Love, that I dun feel and is not felt for me.

Love, a scar to heal over time.

Love can scab up, dry out, flake off.

I reach out my hands. Shadow Mary groans and it sounds in my head. Her hollow eyes scowl under strands of hair. Neither one of us wants to be attached back onto each other. This is Shadow Mary, my own twin.

What do you want? I ask her in my thoughts.

She clenches her hands. She holds them out and looks at them. Her nails have grown. Four crescents of black blood, across the middle of her palms. She sighs, like it’s a relief. Her voice in my head says, Hide me in the moppet, with Barney.

I look down at the palms of my own hands. Them are clean and clear, wrinkled and puffed up with water.

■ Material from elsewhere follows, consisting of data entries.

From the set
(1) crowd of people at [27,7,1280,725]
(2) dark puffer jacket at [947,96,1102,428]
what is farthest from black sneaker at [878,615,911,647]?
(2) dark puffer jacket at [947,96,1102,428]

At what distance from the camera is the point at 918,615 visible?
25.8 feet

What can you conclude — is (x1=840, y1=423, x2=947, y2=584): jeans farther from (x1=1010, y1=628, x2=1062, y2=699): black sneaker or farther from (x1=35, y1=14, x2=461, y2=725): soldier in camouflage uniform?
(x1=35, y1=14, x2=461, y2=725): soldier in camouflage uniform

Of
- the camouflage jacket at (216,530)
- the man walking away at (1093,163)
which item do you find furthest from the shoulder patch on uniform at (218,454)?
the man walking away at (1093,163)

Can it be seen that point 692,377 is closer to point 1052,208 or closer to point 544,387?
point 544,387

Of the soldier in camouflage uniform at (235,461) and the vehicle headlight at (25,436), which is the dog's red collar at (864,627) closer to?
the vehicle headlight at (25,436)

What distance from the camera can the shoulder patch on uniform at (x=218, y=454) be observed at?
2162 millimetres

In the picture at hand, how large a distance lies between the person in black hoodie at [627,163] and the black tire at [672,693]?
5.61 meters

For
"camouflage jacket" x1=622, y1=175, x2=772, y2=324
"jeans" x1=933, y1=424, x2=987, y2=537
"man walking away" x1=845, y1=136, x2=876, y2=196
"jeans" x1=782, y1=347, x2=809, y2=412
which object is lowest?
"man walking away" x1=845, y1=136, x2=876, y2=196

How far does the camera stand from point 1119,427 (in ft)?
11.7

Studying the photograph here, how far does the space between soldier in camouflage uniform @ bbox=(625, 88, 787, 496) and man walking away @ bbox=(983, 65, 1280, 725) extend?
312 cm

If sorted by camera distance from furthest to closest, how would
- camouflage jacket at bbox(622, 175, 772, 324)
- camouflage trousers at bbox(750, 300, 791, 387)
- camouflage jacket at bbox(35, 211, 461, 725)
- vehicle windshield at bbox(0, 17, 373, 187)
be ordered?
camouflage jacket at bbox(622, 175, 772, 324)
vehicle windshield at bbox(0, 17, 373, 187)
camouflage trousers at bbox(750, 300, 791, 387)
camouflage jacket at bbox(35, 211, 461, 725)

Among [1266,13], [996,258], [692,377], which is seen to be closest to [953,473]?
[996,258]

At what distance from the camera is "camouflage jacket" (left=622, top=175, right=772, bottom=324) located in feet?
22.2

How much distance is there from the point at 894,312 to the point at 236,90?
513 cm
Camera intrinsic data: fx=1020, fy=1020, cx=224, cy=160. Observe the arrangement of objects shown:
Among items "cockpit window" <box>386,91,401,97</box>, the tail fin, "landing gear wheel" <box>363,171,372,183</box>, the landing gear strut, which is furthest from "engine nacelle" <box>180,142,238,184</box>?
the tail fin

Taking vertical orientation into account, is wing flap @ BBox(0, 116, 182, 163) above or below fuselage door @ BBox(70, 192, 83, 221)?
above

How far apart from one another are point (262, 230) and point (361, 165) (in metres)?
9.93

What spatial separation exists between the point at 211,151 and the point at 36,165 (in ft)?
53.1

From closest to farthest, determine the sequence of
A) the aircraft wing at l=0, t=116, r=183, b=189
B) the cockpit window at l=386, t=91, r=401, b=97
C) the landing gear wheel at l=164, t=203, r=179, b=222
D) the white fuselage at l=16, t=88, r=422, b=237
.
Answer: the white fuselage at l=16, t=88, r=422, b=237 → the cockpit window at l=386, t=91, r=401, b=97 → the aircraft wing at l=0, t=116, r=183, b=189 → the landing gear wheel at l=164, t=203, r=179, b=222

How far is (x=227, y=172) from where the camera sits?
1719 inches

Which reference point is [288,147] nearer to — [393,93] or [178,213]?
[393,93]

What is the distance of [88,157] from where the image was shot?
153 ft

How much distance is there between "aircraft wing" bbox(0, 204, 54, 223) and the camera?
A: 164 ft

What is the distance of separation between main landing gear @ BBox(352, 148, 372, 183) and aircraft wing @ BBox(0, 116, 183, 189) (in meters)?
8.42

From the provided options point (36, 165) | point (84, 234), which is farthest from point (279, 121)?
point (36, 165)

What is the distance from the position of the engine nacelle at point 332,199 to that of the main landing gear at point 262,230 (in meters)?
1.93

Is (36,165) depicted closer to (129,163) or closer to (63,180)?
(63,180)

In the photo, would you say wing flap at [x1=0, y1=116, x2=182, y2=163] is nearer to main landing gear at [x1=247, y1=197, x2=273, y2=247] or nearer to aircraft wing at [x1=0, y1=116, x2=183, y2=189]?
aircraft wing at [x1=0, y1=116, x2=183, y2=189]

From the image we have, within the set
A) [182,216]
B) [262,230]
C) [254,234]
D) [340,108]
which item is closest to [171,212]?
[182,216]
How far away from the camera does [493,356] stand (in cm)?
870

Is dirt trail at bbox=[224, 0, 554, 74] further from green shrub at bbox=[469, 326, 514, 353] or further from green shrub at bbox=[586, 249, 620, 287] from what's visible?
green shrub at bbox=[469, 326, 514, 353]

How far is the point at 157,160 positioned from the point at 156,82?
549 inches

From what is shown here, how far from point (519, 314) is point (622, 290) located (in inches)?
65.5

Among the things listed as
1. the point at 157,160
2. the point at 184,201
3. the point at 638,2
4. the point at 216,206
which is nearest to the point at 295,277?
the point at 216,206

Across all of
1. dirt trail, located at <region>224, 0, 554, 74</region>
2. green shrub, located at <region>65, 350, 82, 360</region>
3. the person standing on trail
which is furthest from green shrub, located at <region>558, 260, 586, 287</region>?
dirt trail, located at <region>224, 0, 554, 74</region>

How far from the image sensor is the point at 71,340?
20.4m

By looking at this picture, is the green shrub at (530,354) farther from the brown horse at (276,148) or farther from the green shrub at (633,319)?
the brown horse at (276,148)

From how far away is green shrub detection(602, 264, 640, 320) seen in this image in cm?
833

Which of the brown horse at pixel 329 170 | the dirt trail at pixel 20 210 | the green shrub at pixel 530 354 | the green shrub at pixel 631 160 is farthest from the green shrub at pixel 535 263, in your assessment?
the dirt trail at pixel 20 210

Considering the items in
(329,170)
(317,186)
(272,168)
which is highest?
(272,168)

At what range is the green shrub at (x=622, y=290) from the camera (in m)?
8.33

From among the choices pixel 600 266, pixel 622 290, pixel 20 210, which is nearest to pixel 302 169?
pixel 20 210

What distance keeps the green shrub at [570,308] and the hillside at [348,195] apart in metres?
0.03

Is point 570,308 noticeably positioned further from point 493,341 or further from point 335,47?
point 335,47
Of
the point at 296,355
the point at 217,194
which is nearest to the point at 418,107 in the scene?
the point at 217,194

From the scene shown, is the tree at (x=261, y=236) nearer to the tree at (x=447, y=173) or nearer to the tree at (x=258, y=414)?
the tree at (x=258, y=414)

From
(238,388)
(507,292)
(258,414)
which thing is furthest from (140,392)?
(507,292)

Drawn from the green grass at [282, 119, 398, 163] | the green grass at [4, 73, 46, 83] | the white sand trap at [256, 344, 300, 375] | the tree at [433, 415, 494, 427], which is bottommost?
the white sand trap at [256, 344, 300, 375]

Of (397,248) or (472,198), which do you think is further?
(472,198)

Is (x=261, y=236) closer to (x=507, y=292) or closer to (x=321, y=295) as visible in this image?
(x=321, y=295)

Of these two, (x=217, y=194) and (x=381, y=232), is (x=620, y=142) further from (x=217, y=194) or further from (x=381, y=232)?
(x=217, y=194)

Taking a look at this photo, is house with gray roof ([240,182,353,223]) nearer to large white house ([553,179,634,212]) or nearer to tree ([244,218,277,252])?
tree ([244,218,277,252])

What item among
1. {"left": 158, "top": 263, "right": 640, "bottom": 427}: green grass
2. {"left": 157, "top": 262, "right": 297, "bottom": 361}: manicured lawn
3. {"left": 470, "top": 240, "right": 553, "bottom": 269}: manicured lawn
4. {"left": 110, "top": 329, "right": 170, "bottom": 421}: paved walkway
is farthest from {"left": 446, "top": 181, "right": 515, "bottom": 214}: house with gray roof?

The moppet is curled tight in the bottom of my bag. I pull it out and drop it on the floor. It sits up, raggedy ears hanging over its beady eyes, dull with steam. I turn the moppet round so it faces Shadow Mary. Get in. I think at her. She steps towards me, fists clenched. I think, Hide in the moppet, with Barney. I’ll look after you.

She breaks into pieces, smaller and smaller, and drops through the steam. My heart thuds. Shadow Mary is a pile of blackness on the floor. The blackness moves like a dark fog. It gets sucked in, where the opening of the shell must be.

The moppet slumps forwards. I pick it up and put it next to my ear.

Barney’s voice says, ‘Mary here.’

Shadow Mary says, ‘Go. To. Sleep.’

I imagine me and Barney are together, curled up for sleep, me stroking hims hair. I listen close, and say, ‘Barney, I’ll always keep the moppet, no matter what, because you’re mine.’